The families of both women have visited them in prison in recent weeks, while excerpts of Melissa Reid's diary were leaked to the media in the UK.

In it, the Scot claims she and McCollum were kept in the back of a prison van in intolerable heat for a day without food, water or access to a toilet following their arrest.

She also wrote of her fears of receiving a long sentence, saying: "I have prepared myself for the worst. I think of how I will be in 15 years. And, yes, it does still scare me.

"I would really like to have this over with by Christmas because the fear of the unknown makes me more anxious.
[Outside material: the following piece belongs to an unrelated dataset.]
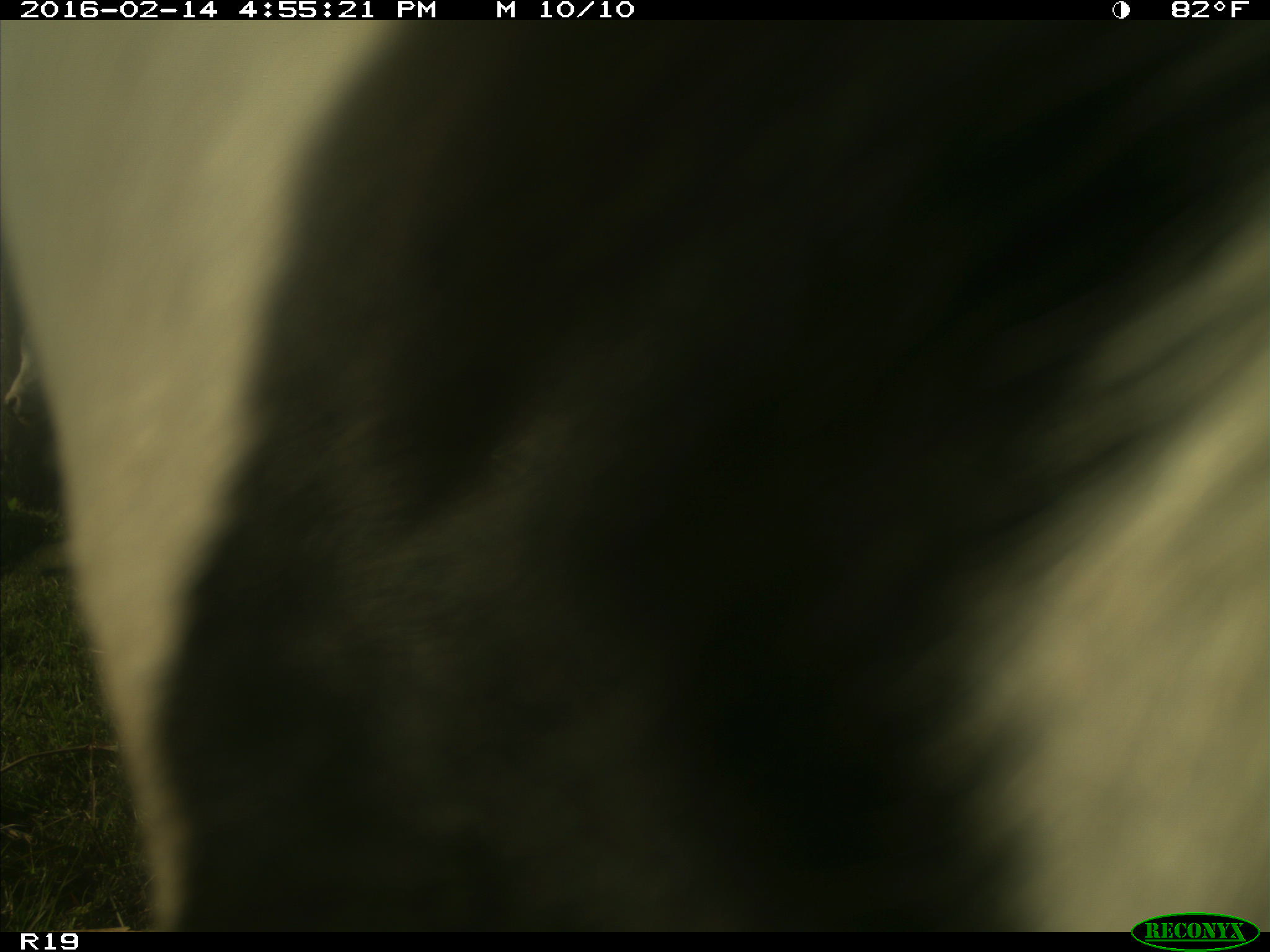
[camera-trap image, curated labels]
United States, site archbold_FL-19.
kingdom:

I've been waiting four months already and the delays and changes are annoying.

"All this time the idea was I would be sentenced to six years eight months but then serve one-third of that if I worked or studied [in prison] - so roughly two years three months - but now I will have to serve the full sentence."

The diary also reveals Reid is afraid she will be separated from McCollum.
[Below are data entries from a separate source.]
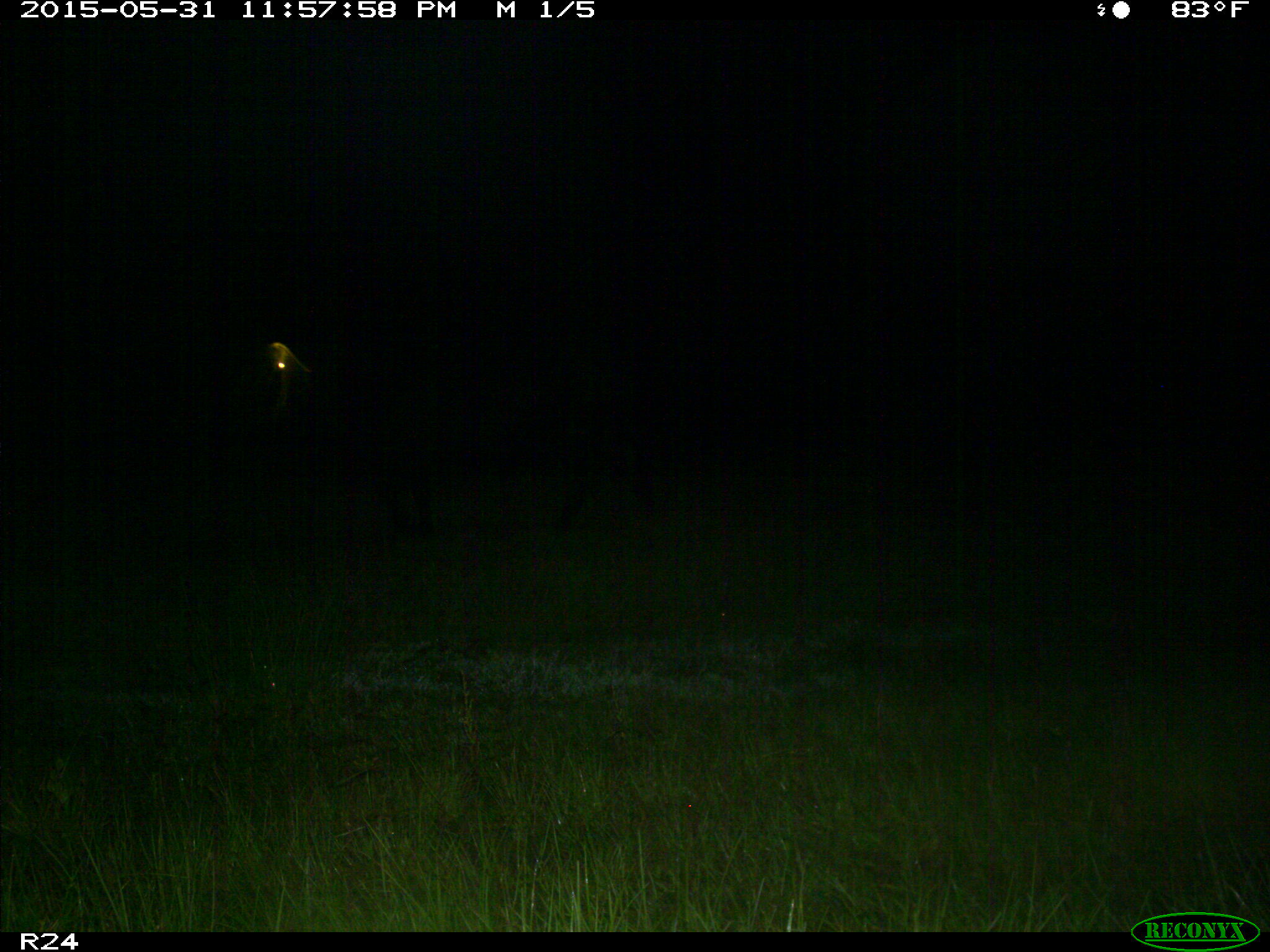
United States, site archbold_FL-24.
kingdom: Animalia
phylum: Chordata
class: Mammalia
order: Artiodactyla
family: Bovidae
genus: Bos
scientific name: Bos taurus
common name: domestic cow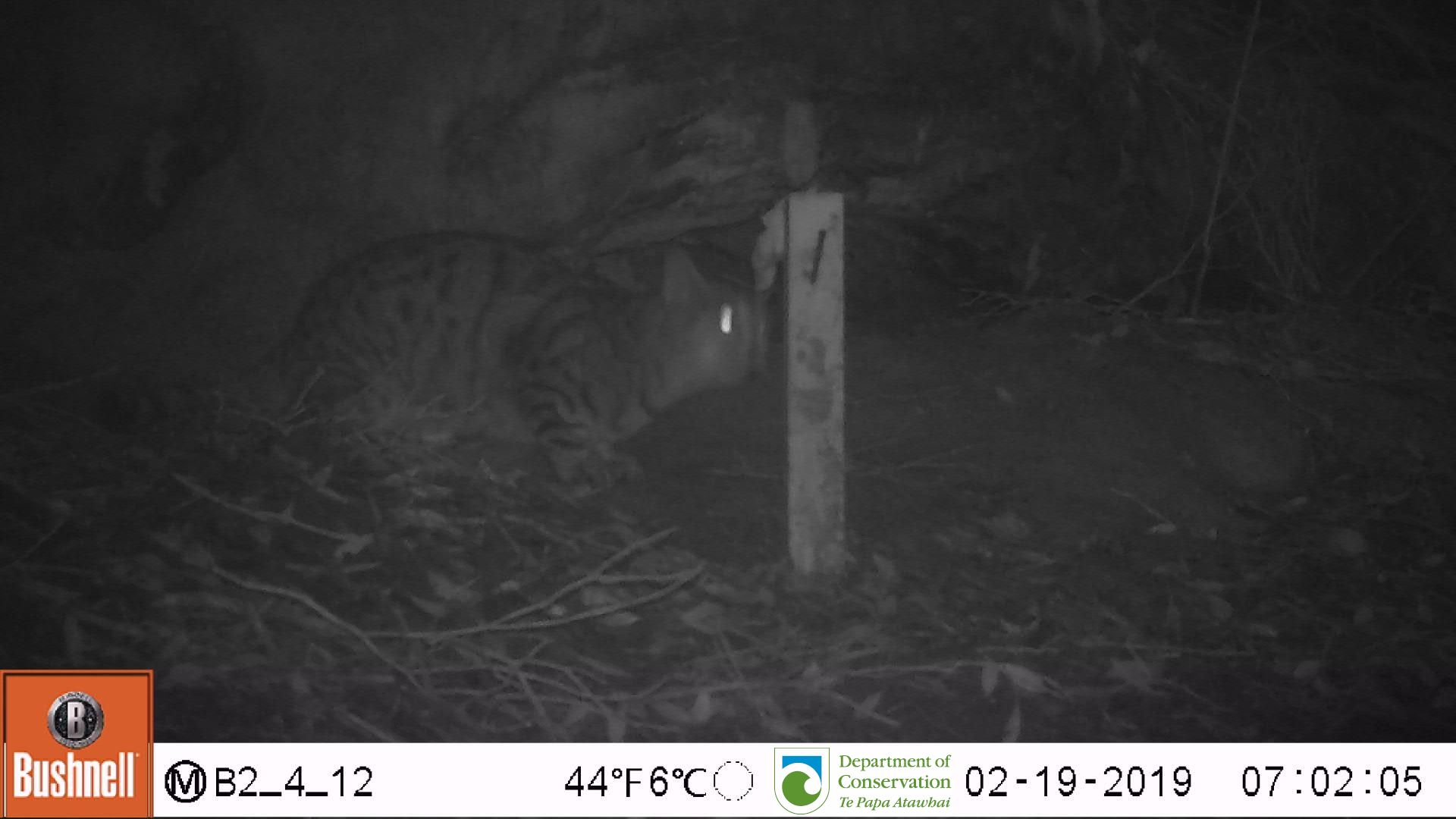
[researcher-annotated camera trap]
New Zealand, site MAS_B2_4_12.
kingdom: Animalia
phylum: Chordata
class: Mammalia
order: Carnivora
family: Felidae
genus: Felis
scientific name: Felis catus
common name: domestic cat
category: cat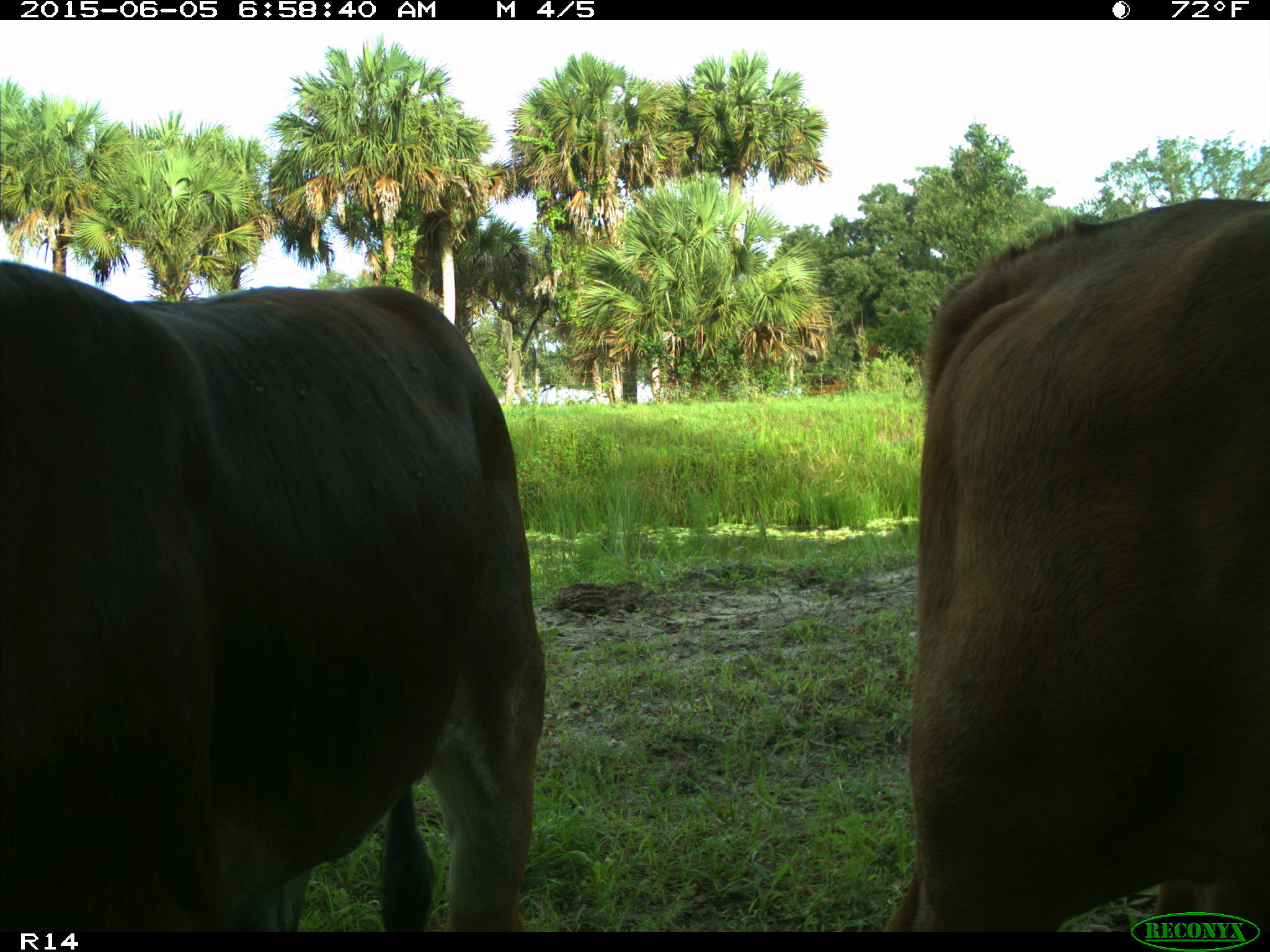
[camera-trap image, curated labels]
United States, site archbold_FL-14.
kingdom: Animalia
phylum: Chordata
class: Mammalia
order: Artiodactyla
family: Bovidae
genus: Bos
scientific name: Bos taurus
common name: domestic cow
Both arrived together at court, looking healthy despite having already spent almost four months in the notorious Virgen de Fatima prison in Lima.

Waiting TV crews filmed them as they were taken into the courthouse by armed military-style guards, and Miss McCollum was snapped holding a self-help book entitled 'Secrets About Life Every Woman Should Know'.

The pair were sentenced by Judge Pedro Miguel Puente Bardales in what was described as a "brief process".

Judicial spokesman Daniel Vega said: "The women were very calm as the sentence was handed down at the court in the Sarita Colonia prison. They will now begin serving their sentence in the Santa Monica prison. It is still not clear whether they will be able to serve part of their sentence in the UK - the judge said that was not a decision for the court and they would have to reach an agreement with the prosecution."

Santa Monica women's prison sits on the outskirts of Lima and is said to be dangerously overcrowded.

Both women will require financial support as inmates can use money to make their sentences easier by buying extra food, mobile phones and limited luxuries such as soap, clothes and toothpaste.

A 2012 United States Department of State report said that the prison had 1,035 inmates, more than double the 450 it was designed for.

The UN has recently declared that Peru has now overtaken Colombia as the world's number one coca leaf producer, the raw material of cocaine.

According to a report by the United Nations Office on Drugs and Crime, coca plantations in Peru covered 60,400 hectares last year.

Peru's national prisons institute says that 90% of the 1,648 foreigners in the country's prisons are either sentenced or awaiting trial for drug trafficking.